The Parent Advisory Committee

Parent Advisory Committee Members

PAC Members

This year’s PAC is comprised of 21 members, representing each region and multiple communities within our district. Meet the PAC below!

Peter Derrick (he/him)

My children attend View Ridge Elementary, Jane Addams Middle School, Ingraham HS, and Roosevelt HS.

Outside of the PAC I work as a physician anesthesiologist at Providence Medical Center in Everett, WA.  I am a husband and the parent of five children.  I have a blended and multiracial household. 

I value service and a low level of activism.  Joining the PAC seemed like a good fit: to learn how the SPS works as a system and to allow me the opportunity to represent the interests of myself and other parents in a way that may influence the SPS board. 

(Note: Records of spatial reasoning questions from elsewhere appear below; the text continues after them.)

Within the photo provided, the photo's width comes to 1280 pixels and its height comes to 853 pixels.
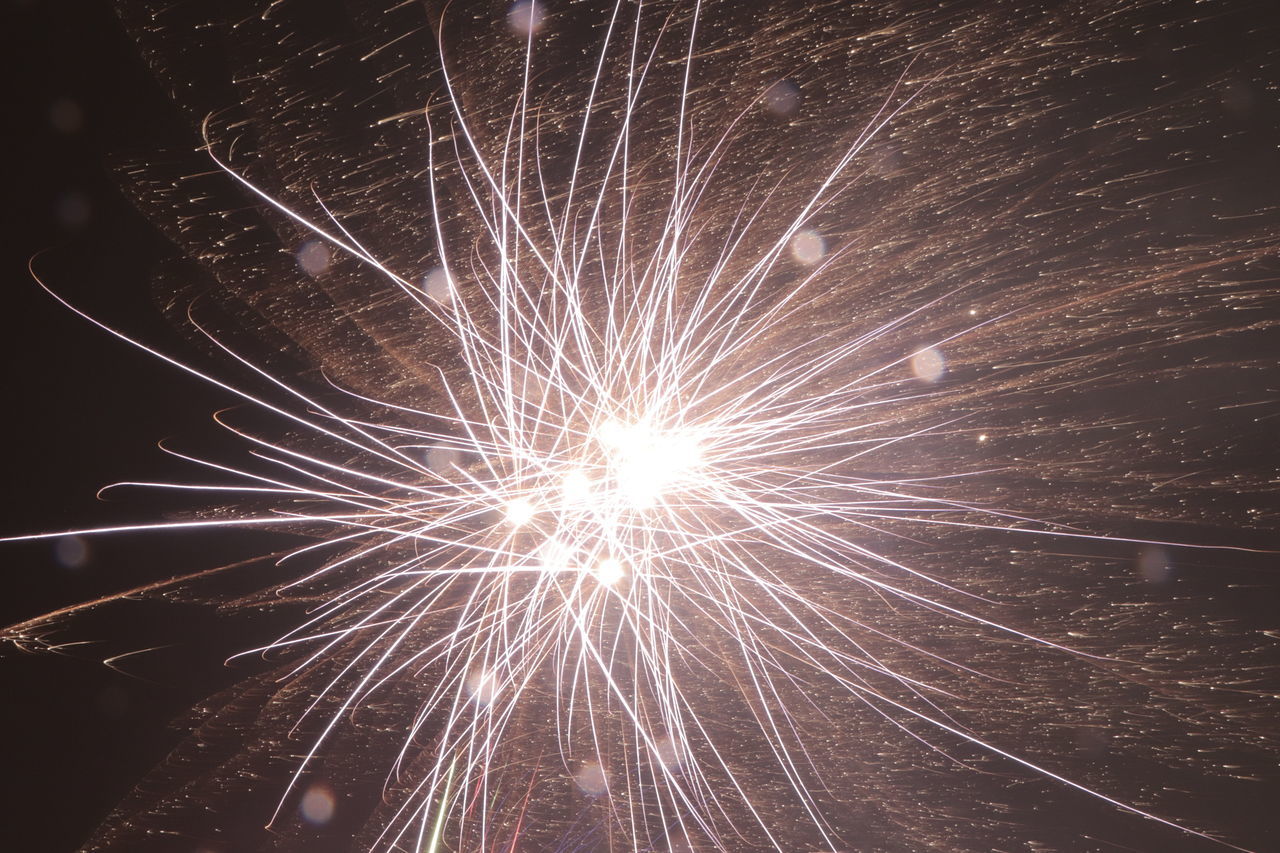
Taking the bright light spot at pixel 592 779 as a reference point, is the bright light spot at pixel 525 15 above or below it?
above

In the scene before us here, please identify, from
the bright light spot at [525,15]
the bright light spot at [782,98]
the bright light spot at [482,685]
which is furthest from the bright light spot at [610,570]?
the bright light spot at [525,15]

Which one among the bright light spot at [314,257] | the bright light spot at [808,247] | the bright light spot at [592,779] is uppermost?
the bright light spot at [808,247]

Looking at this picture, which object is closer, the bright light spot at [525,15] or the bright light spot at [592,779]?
the bright light spot at [525,15]

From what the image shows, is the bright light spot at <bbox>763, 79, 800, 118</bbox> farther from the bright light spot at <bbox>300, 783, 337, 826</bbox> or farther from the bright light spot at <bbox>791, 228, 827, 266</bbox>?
the bright light spot at <bbox>300, 783, 337, 826</bbox>

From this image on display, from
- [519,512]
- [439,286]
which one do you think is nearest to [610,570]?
[519,512]

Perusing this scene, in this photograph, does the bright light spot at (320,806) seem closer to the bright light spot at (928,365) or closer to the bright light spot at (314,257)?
the bright light spot at (314,257)

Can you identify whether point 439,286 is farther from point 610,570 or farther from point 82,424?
point 82,424
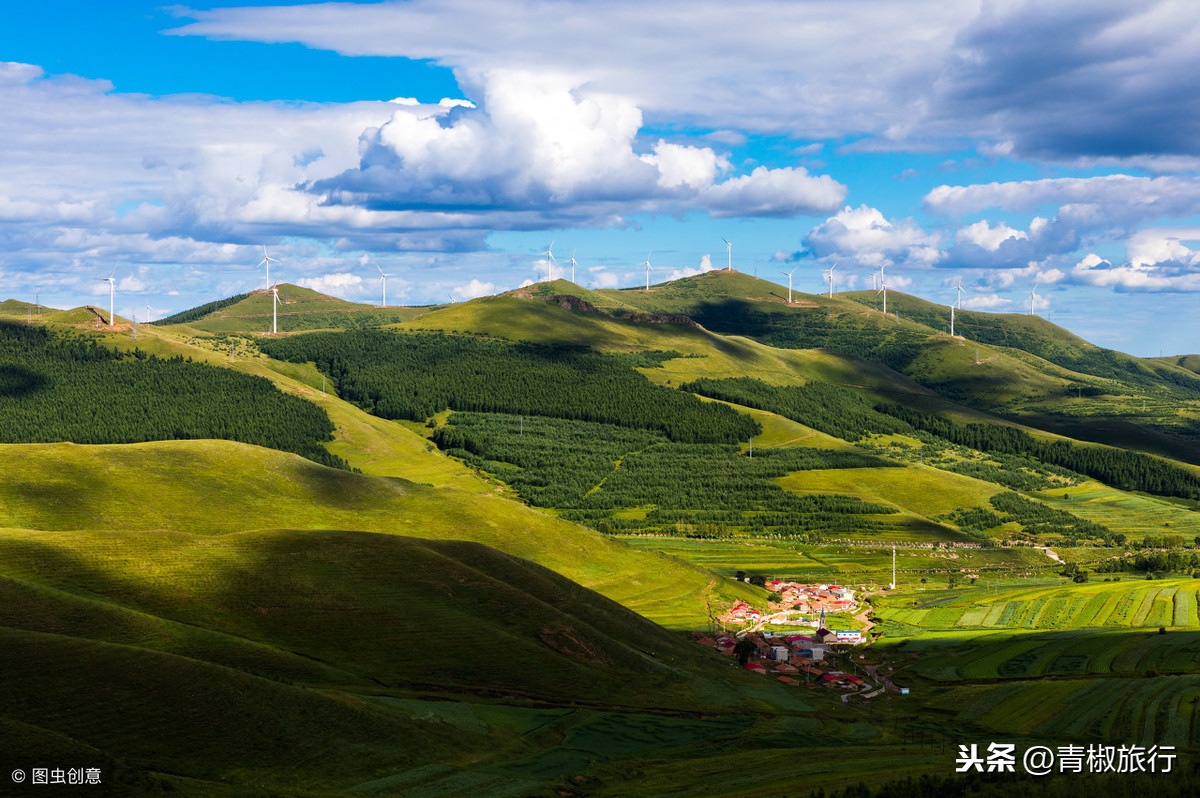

I am a proud graduate of Franklin HS class of ’94. 

Gina Franks (she/her)

When I am not working, I enjoy spending time in the great outdoors, hanging out with my daughter (who attends Lincoln High School), and I like to stay informed, so I constantly read, learn new skills to implement in my everyday life. 

Education is very important to me. One of the reasons why I decided to join PAC was to be the voice for students when they cannot. It gives me the opportunity to understand the school system better. With awareness of current issues, it gives myself and other parents the chance to raise concerns but also being on the committee provides a way to work together in creating and implementing changes valuable to public education system.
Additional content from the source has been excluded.